- PROBLEM DESCRIPTION -
The answer is to be an exact copy of the lines below running from the line with "United States, site archbold_FL-31." down to the line with "common name: grant's gazelle", both ends included, and nothing more.

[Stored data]
———

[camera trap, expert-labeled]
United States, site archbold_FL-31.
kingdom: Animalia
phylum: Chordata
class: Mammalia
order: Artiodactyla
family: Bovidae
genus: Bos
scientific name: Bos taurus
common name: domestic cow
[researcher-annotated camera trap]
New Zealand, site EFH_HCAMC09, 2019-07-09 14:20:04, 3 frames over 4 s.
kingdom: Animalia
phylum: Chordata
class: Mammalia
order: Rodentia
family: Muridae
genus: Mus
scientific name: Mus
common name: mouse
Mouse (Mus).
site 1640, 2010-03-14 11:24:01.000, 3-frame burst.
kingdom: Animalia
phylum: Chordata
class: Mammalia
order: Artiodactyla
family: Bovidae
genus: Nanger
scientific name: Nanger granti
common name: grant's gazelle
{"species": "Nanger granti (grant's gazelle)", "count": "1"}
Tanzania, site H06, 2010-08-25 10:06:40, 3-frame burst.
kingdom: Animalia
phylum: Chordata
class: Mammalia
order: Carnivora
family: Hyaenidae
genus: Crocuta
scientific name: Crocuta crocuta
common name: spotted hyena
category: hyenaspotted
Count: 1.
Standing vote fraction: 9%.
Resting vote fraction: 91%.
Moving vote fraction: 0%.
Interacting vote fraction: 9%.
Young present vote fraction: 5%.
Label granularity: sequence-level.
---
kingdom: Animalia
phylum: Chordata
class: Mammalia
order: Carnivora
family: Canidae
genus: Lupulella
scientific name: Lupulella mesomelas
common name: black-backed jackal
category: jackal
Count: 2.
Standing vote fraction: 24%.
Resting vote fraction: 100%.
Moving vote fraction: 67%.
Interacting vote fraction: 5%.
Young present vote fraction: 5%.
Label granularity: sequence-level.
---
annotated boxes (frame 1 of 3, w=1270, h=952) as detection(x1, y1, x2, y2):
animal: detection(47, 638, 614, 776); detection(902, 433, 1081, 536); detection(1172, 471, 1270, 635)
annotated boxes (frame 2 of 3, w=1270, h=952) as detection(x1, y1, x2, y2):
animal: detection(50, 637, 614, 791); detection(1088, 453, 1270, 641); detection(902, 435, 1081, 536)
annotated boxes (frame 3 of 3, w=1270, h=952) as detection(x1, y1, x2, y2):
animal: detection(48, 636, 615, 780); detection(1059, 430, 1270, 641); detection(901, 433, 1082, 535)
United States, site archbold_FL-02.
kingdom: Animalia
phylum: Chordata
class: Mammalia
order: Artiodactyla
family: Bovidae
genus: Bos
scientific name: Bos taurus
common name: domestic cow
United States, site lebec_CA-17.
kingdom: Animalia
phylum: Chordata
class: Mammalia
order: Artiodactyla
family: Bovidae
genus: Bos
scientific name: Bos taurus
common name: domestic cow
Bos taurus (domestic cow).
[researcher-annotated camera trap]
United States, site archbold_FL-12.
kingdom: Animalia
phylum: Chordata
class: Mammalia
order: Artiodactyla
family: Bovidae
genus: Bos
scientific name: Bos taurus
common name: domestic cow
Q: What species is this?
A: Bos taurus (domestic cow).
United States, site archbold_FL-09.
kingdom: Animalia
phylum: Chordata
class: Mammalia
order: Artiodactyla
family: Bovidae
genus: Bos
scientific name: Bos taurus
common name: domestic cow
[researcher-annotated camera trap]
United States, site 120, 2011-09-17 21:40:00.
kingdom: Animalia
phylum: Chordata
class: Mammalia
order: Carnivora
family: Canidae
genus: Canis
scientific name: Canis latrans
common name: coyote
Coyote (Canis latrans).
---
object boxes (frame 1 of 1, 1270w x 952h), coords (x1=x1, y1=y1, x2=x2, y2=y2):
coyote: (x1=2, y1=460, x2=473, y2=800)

———

- EXERCISE RESPONSE -
United States, site archbold_FL-31.
kingdom: Animalia
phylum: Chordata
class: Mammalia
order: Artiodactyla
family: Bovidae
genus: Bos
scientific name: Bos taurus
common name: domestic cow
[researcher-annotated camera trap]
New Zealand, site EFH_HCAMC09, 2019-07-09 14:20:04, 3 frames over 4 s.
kingdom: Animalia
phylum: Chordata
class: Mammalia
order: Rodentia
family: Muridae
genus: Mus
scientific name: Mus
common name: mouse
Mouse (Mus).
site 1640, 2010-03-14 11:24:01.000, 3-frame burst.
kingdom: Animalia
phylum: Chordata
class: Mammalia
order: Artiodactyla
family: Bovidae
genus: Nanger
scientific name: Nanger granti
common name: grant's gazelle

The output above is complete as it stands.